Using information based on census data, voter registration figures, CIA fact books and exit polls, we use complex weighting techniques to best represent the demographics of the population being surveyed. Weighted variables may include age, race, gender, region, party, education, and religion.

Based on a confidence interval of 95%, the margin of error for country is as follows:

Country N Dates MOE
France  154 2/17/21 - 2/18/21  +/- 7.9 Percentage Points
U.S. 500 3/10/21 +/- 4.4 Percentage Points


This means that all other things being equal, the identical survey repeated will have results within the margin of error 95 times out of 100.

Subsets of the data have a larger margin of error than the whole data set. As a rule we do not rely on the validity of very small subsets of the data especially sets smaller than 50-75 respondents. At that subset we can make estimations based on the data, but in these cases the data is more qualitative than quantitative.

Additional factors can create error, such as question wording and question order.


About Zogby Analytics:
Zogby Analytics is respected nationally and internationally for its opinion research capabilities. Since 1984, Zogby has empowered clients with powerful information and knowledge critical for making informed strategic decisions.

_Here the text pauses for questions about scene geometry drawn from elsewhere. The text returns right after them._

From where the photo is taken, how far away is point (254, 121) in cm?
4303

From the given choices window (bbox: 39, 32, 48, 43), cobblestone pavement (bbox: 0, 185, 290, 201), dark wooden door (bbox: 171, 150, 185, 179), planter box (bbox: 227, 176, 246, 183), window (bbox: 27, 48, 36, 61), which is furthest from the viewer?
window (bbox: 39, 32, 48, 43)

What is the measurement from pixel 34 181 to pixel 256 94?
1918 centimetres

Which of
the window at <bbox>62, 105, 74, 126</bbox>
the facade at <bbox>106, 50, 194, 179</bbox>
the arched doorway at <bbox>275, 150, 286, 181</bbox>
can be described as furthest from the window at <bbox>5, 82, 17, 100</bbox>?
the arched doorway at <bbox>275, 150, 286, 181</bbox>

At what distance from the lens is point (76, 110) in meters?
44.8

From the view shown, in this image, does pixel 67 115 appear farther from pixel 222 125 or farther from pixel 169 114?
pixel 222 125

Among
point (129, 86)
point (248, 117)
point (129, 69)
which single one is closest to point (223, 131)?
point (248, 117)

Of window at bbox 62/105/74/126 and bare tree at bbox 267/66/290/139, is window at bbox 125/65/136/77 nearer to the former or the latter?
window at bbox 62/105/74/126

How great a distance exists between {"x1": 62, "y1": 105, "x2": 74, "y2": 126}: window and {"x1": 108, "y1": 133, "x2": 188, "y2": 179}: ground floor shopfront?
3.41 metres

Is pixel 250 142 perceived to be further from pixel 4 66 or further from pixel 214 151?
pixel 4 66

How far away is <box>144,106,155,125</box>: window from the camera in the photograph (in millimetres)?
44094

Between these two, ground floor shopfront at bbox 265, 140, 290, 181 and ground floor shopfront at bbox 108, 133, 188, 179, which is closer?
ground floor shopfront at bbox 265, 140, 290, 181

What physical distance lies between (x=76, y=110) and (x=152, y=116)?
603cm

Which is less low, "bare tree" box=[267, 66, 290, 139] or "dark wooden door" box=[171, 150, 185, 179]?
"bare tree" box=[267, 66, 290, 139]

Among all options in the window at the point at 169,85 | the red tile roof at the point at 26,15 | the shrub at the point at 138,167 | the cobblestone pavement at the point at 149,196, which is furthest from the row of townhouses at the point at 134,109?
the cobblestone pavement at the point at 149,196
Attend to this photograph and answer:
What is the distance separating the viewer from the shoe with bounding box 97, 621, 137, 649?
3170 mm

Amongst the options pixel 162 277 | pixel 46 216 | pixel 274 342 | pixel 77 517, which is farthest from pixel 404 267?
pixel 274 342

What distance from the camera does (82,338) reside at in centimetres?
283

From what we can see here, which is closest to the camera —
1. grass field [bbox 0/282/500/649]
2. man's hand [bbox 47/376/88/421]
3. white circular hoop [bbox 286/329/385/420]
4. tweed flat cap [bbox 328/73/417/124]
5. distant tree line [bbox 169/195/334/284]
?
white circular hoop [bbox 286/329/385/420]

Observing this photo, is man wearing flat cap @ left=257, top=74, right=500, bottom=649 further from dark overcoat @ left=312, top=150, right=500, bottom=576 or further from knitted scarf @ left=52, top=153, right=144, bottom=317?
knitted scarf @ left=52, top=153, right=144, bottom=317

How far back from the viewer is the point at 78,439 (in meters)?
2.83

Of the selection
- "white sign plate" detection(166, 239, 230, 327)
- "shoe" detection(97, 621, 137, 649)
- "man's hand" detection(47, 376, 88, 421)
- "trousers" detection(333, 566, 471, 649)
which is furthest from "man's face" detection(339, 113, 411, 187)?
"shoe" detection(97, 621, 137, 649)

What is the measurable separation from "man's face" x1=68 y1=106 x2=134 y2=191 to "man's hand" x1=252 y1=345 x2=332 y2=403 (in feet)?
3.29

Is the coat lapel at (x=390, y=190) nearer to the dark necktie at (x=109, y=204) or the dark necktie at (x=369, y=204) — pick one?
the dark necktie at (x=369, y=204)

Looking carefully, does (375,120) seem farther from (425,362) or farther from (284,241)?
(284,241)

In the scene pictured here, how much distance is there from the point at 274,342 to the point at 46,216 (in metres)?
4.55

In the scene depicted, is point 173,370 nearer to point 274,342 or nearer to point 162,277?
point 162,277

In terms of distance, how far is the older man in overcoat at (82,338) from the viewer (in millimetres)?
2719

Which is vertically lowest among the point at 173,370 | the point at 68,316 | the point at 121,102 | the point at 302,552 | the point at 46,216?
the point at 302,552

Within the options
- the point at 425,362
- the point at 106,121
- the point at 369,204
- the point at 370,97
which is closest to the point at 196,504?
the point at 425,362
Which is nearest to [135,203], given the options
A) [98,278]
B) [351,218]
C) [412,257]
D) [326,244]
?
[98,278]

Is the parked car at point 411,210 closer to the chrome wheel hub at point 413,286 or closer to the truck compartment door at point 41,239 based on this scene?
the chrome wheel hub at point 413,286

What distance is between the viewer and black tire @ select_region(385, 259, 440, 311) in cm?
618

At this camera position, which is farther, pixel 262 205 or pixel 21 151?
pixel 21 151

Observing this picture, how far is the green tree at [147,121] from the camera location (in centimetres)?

The firm conducts multi-phased opinion research engagements for banking and financial services institutions, insurance companies, hospitals and medical centers, retailers and developers, religious institutions, cultural organizations, colleges and universities, IT companies and Federal agencies. Zogby's dedication and commitment to excellence and accuracy are reflected in its state-of-the-art opinion research capabilities and objective analysis and consultation.